WHAT YOU ARE ASKED TO DO —
Put the part of the material that opens with the line containing "Upon looking at" (that line included) and runs through the end of the material into a JSON list of strings, one string per line, omitting blank lines.

DATA LISTING —
* begin *

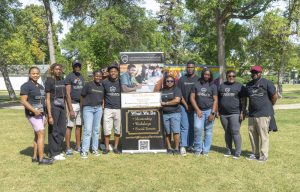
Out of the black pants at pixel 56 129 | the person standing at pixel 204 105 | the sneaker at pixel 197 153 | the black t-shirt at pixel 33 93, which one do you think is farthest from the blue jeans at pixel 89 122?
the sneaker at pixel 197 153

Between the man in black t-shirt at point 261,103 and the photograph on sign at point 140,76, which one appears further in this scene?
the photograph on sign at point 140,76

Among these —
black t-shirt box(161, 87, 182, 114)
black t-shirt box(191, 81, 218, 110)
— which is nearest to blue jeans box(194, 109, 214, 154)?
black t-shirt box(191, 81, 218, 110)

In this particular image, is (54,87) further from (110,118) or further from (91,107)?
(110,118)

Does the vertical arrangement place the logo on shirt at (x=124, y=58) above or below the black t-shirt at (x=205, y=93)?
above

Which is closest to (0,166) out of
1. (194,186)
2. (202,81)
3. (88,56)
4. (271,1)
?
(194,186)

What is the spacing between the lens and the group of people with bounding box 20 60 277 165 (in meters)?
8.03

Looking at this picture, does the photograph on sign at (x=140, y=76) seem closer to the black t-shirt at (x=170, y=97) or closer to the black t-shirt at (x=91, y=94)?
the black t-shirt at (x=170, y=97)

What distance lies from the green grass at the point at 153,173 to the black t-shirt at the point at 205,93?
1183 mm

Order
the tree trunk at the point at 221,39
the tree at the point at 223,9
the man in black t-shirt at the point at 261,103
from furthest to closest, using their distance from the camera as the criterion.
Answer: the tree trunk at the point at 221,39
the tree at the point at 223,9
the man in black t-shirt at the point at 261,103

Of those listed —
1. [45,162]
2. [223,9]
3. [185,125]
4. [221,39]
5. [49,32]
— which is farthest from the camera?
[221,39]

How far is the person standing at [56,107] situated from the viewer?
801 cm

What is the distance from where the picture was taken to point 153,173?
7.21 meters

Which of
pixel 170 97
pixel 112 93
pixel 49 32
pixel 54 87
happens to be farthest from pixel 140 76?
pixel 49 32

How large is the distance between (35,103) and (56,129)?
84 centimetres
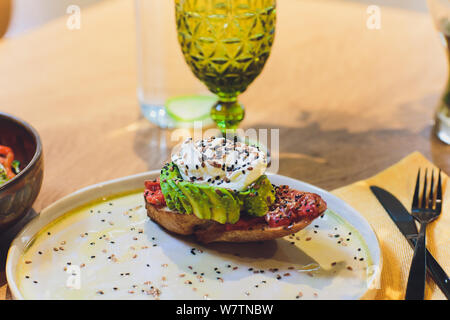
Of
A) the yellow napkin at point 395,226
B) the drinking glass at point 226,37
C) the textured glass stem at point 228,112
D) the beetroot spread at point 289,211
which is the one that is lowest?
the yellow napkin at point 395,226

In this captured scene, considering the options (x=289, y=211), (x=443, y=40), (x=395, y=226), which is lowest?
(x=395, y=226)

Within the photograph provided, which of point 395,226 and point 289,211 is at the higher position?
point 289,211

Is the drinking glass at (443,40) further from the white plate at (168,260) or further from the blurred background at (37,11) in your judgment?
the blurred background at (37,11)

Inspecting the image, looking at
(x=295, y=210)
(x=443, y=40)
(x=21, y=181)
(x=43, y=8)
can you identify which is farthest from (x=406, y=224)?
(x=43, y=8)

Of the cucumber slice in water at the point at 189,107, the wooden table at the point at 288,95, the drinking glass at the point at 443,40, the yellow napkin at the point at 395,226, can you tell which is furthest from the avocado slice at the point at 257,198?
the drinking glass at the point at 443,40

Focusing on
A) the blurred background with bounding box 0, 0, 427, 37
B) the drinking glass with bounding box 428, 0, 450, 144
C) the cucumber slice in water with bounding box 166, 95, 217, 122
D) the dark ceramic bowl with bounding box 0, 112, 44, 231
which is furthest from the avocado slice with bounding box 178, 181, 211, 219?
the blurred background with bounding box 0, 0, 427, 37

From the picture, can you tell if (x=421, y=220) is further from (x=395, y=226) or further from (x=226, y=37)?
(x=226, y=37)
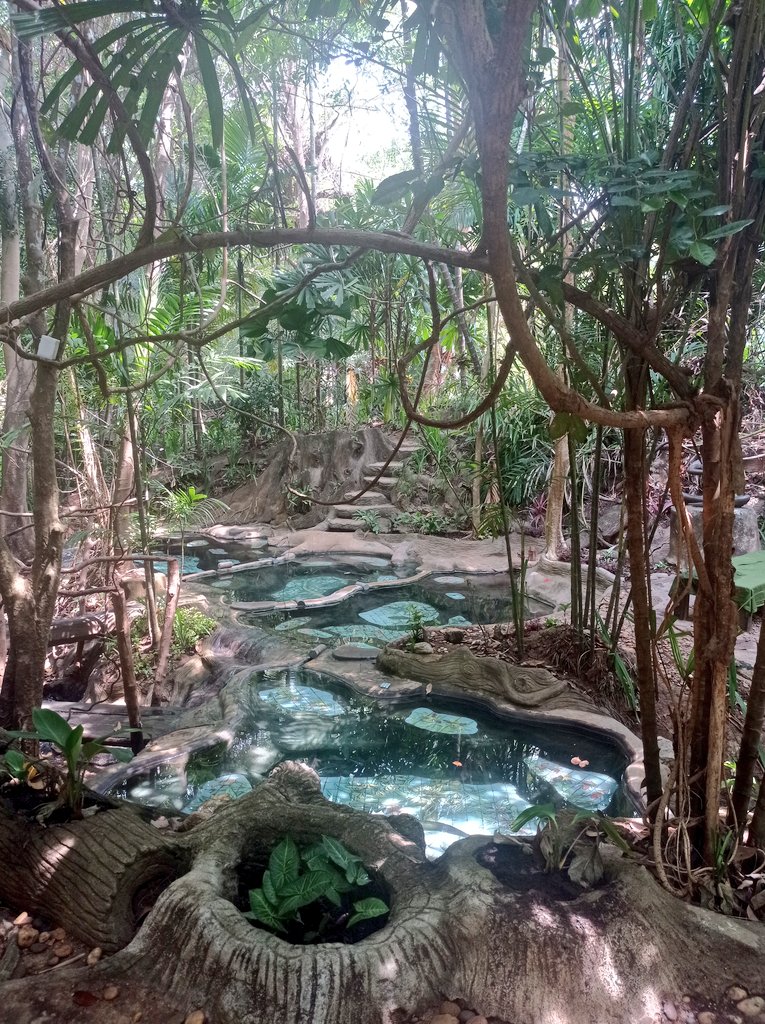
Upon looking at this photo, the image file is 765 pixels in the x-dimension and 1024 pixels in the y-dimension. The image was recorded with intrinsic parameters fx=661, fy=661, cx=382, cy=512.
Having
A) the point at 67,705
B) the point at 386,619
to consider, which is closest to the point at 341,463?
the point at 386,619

* end *

EXERCISE RESULT —
[
  "Upon looking at this photo, the image file is 765 pixels in the x-dimension and 1024 pixels in the y-dimension. The image was recorded with intrinsic parameters fx=661, fy=661, cx=382, cy=512.",
  "Having",
  "A) the point at 67,705",
  "B) the point at 386,619",
  "to consider, which is closest to the point at 341,463?",
  "the point at 386,619"
]